CBL : Oui, je crois qu’il faut introduire ce type de travail en formation, nonobstant le terme de » psychanalytique « , que je n’utilise pas. Pour moi, il ne s’agit pas d’un accompagnement psychanalytique, même si les théories psychanalytiques ont inspiré la posture de l’animatrice que je suis devenue, sa forme d’écoute et de compréhension des situations. J’ai toujours soutenu et même aidé à mettre en place en formation initiale et continue des groupes d’analyse de la pratique. À propos de la formation, on peut consulter le livre que j’ai coordonné avec Suzanne Nadot, » Malaise dans la formation des enseignants « , qui présente les résultats d’une recherche de longue durée à propos d’une cohorte de formés dans deux IUFM qui nous ont soutenus pour ce travail. J’ai la conviction que l’on peut proposer en formation initiale aux futurs enseignants un travail d’analyse de leur pratique tel que je le conçois. Pour plus de précisions, je renverrai à la série d’ouvrages sur cette question de l’analyse des pratiques que j’ai coordonnés avec Dominique Fablet.
En début de carrière, un accompagnement du style de celui que je propose peut permettre aux enseignants de discerner ce qui risque de venir d’eux-mêmes, ce qui est déclenché par les phénomènes de groupe, ou encore ce qui provient des contradictions institutionnelles. Tout cela va dans le sens inverse d’une manipulation, puisque ce travail donne aux enseignants des outils d’analyse qui les engagent vers une plus grande liberté dans leur action professionnelle.
FJ : Dans le livre vous citez de nombreux exemples qui tous renvoient à des cours traditionnels, de type frontal (le prof face aux élèves). Mais de plus en plus les enseignants se fixent comme objectif de laisser construire par les élèves leurs connaissances. Cela remet-il en question votre analyse ?
CBL : Je ne suis pas sans savoir que dans un pourcentage assez restreint de cas, la situation d’enseignement n’est pas de type frontal ; cependant, nous savons que malgré les efforts des innovateurs, didacticiens, et de certains praticiens, cette situation reste la plus répandue. D’autre part, il faut distinguer la situation topographique de la situation didactique de dévolution des questions-problèmes aux élèves. Nous avons pu remarquer que les situations aboutissent souvent à du frontal » déguisé « . Enfin, bien sûr, les recherches se poursuivront pour nuancer mes propositions, mais je reste convaincue que le professeur continuera de devoir assumer dans différents dispositifs une place d’où il parle, d’où il met en scène son propre rapport au savoir et d’où il lui faut se relier aux élèves. Autrement dit, les éléments que nous avons décryptés seront à affiner et à nuancer mais ne sont pas pour moi remis en cause profondément par la diversité des dispositifs pédagogiques et didactiques qui restent à inventer.

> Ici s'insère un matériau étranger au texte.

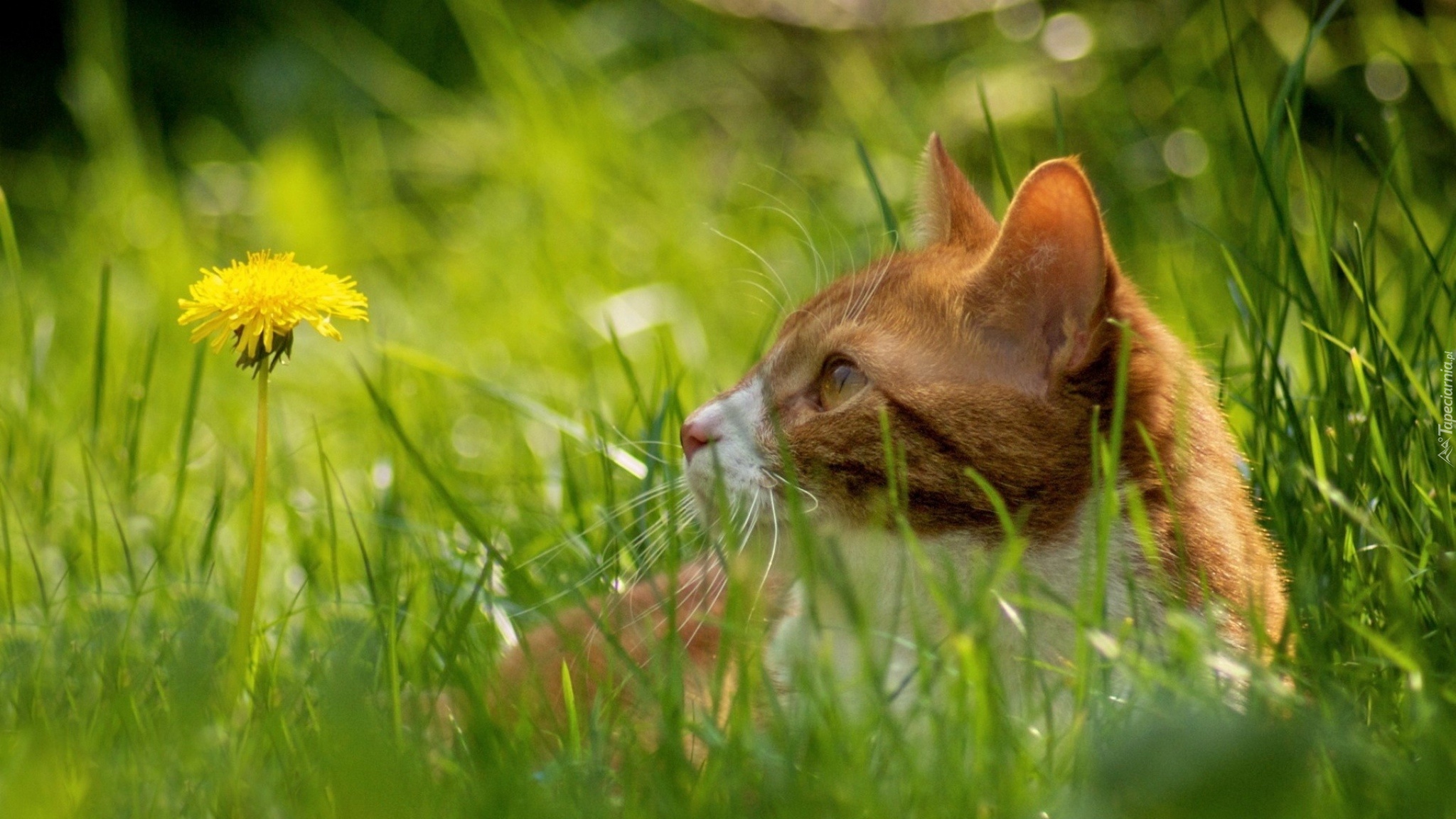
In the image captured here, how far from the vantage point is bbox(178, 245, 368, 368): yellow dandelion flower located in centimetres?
129

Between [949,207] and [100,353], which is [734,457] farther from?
[100,353]

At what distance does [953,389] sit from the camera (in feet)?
5.19

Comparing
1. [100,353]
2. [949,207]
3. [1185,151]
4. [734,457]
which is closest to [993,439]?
[734,457]

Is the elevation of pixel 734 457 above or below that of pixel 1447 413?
above

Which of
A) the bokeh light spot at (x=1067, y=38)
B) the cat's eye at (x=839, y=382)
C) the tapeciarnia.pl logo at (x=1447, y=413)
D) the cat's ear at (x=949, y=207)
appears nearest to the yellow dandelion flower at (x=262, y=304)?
the cat's eye at (x=839, y=382)

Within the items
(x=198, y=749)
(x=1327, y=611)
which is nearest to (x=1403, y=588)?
(x=1327, y=611)

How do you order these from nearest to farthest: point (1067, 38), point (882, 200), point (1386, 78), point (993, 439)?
point (993, 439), point (882, 200), point (1386, 78), point (1067, 38)

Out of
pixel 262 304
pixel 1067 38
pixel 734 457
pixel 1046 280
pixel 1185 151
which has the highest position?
pixel 1067 38

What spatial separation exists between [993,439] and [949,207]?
50cm

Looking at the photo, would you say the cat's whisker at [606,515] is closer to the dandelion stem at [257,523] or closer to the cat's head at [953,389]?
the cat's head at [953,389]

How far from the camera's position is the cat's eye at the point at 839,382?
1.67 meters

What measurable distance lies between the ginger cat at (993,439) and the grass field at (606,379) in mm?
84

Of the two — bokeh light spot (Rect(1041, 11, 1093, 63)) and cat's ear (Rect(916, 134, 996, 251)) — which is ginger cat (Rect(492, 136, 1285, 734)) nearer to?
cat's ear (Rect(916, 134, 996, 251))

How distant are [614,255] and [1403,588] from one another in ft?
7.58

FJ : Internet ouvre un nouvel espace dans la classe, beaucoup plus difficile à contrôler par l’enseignant. Que pensez vous des tentatives de contrôle étroit d’internet dans les établissements. Dans quelle mesure cette « fenêtre » peut-elle être libératrice pour les élèves, perturbatrice du « malentendu » ?
CBL : Pour le moment, je n’ai pas d’éléments directs pour répondre à votre question, je peux juste proposer les résultats de la thèse que vient de soutenir l’un de mes étudiants, Jean-Luc Rinaudo sur le rapport à l’informatique des enseignants, travail conduit dans une perspective clinique, et qui montre bien la difficulté des enseignants et leur diversité quant à la manière de se positionner vis-à-vis de ces nouveaux outils. Encore une fois, j’ai la conviction que le travail de dégagement que je propose peut permettre justement à des enseignants de pouvoir adopter d’autres dispositifs pédagogiques incluant de nouveaux outils avec moins d’appréhension. Le travail présenté dans mon livre contribue à analyser l’écart entre les pratiques enseignantes déclarées et les pratiques effectivement mises en œuvre et a pour objectif d’aboutir à une certaine réduction de cet écart pour une moindre souffrance des enseignants.
Propos recueillis par François Jarraud
(1) Claudine Blanchard-Laville, Les enseignants entre plaisir et souffrance, PUF, Collection Education et Formation, Paris, 2001, 282 p.